Everyone mumbled and complained about how the most recent inhabitant had gone outside of the Charlottesville community for all his labor when he rebuilt the mansion. Ray said his father had told him that the nutcase had located the original plans and tracked down the builder’s company outside of Richmond.
“Probably didn’t want any local people snooping around. Who knows, maybe they found that little boy’s body but were all sworn to secrecy.”
I could see my father was starting to get annoyed with the discussion. At any moment, someone was going to ask him, as so many had, if my mother had mentioned any of this, and he might just explode. He glanced at me.
“Let’s change the subject,” he said, nodding in my direction. “Not everyone here has ears full of grime and grit and doesn’t mind rusty garbage flowing into their head.”
That worked, and they were back to talking about the hopeful surge in new housing, the economy, and politics. Gradually, they all peeled off to go their separate ways while Dad and I had our slices of Charley’s famous apple pie.
“They can be a bunch of old women sometimes,” Dad muttered, sipping his coffee and looking in the direction his friends had taken. Jimmy was still at the counter having his coffee.
“I resemble that remark,” I said, imitating him whenever I said something with which he might disagree. “Why not call them a bunch of old men?”
He nodded. “You’re right. Chauvinistic. Anyway, that’s why your mother hated gossip. Something begins with a nibble of the truth, and by the time it gets to where it’s getting, it’s as far from the truth as could be. Let’s hope once I level what I have to and rebuild what Arthur Johnson wants, what I’ve always hoped happens.”
“Which is?”
“That Foxworth dies a long-needed death.”
I nodded, but I wasn’t ready to go to that funeral, and he knew it. His eyes got smaller as he squinted and leaned in toward me. Here it comes, I thought.
“I won’t stop you from reading that diary, Kristin, but I will be very unhappy if you talk about it, especially with other kids at school who might get their families talking about it all again and bring attention back to us, just when I don’t want that. Understood?”
“Another warning? You couldn’t have made it clearer if you wanted to,” I said with a half smile.
He smiled, too. “I promise. I won’t talk about it anymore,” he added, raising his right hand.
I knew I should have been happy about that, but there was something about being alone with that diary and the story that made me tremble when I least expected it.

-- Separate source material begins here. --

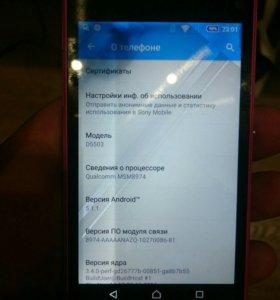Телефон Sony z 1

When we got home, I returned to my homework. I had the feeling I was rushing through it to give myself time to get back to Christopher, especially after hearing all those stories and rumors at Charley’s. I tried to resist, telling myself I needed a good night’s sleep. I set my alarm and got into bed, but moments later, as if Christopher was calling me through the pillow, I turned over, pulled out the diary, and turned the page. How could I not? They were all in such pain.
It wasn’t until Momma got herself together and, all stunned, we were calm enough to listen to her that Cathy and I fully understood who we were. I hesitate to write “what we were,” for everything I knew and understood about good and evil in this world kept me from accepting that we were as our grandmother saw us, spawn of the devil, creatures inclined to be sinners.
Slowly, as if the words were coming up from her gut, regurgitated like sour milk, Momma began to tell her story. She spoke in almost a whisper, first describing how horrid her youth was, not only for her but also for her brothers who had died. Her parents wouldn’t permit her and her brothers to be normal people. They couldn’t go swimming because they would show too much of their bodies. They couldn’t go to dances because they’d be too close to the opposite sex.
Cathy’s eyes widened with every illustration Momma drew up.